‘In the Middle of Two Forces’: Rural Communities in Post-Peace-Process Colombia
The camera flickered on and into view came Sandra, an environment and human rights defender from Colombia, the country with the highest murder rate for environmental activists in the world.[1] Until recently she worked with campesinos (peasants – as self-identified) and Indigenous communities in the Valley of Las Hermosas, the region in rural southern Colombia that gave birth to the Revolutionary Armed Forces of Colombia – the FARC – six decades ago. Communities there have borne the brunt of violent conflict in the area but following the initiation of the Colombian peace process in 2012 increased funds have helped these communities to rebuild. Together with local small farmers, Sandra established an association (formally recognised in 2017) to implement and promote agroecological practices. The association began with 10 families in 2012 and within seven years had grown to 300 families. As a result of death threats and violence perpetrated against her, however, Sandra has now fled Colombia with her two daughters and is currently seeking asylum in North America. The following article is based on an interview conducted in June 2022.
Dreaming new futures through a (re)turn to agroecological practices
‘We are working on healing, on changing this story and creating new realities. We try to provide the kids the opportunities to dream.’
Agroecology is about applying the principals of ecology to farming in a way that sustains the health of soil and biodiversity, thereby counteracting the climate and ecological crisis. The (re)turn to agroecology in the Valley of Las Hermosas is set against the backdrop of six decades of conflict and the ‘Green Revolution’ of the mid-20th century, both of which drastically altered village life and agricultural production in rural southern Colombia. The Green Revolution introduced genetically modified crops grown in a monoculture using fertilisers and pesticides, techniques that were embraced by both the government and the FARC. The latter forced farmers to grow coca crops to supply the illegal trade in narcotics that funded their insurgency. According to Sandra,
‘The ancestors were more conscious of the importance of protecting the environment, before the [Green Revolution] with agrochemicals and poison started to appear on our farms. We want to have the opportunity to live in peace and to have another kind of relation with the soil, with the earth, water, a kind of ancestral relation they used to have.’

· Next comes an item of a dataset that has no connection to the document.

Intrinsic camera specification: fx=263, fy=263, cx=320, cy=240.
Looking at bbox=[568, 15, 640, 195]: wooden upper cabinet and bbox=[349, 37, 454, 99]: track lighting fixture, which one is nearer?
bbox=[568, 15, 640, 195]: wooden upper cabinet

In this case, agroecology is as much about helping communities heal from conflict as it is about environmental sustainability. As well as reconnecting to the land, pursuing agroecology has put more money in farmers’ pockets, which in turn has allowed for improved access to education. As Sandra explains:
‘We also implement international standards: certified organic coffee, Fairtrade standards, Rainforest Alliance standards. All these standards require sustainability in social and environmental practices and ensure that the product you are selling is a healthy product. This means the farmer will be healthy too because they are avoiding agrochemicals and protecting the soil. And these international markets pay a better price, so the livelihoods of these families were improving, which meant the kids could go to the school. If you want to create changes you need to ensure that children at least have access to education, you also need to empower women and give people opportunity to belong and to identify with the territory where they are.’
Peace without peace
‘The Colombian peace process is a beautiful peace process, but it’s just a beautiful document. Beautiful poetry, but it is not implemented yet. That’s the reason why I am out, and many environmentalists and many leaders of their communities have been murdered and attacked.’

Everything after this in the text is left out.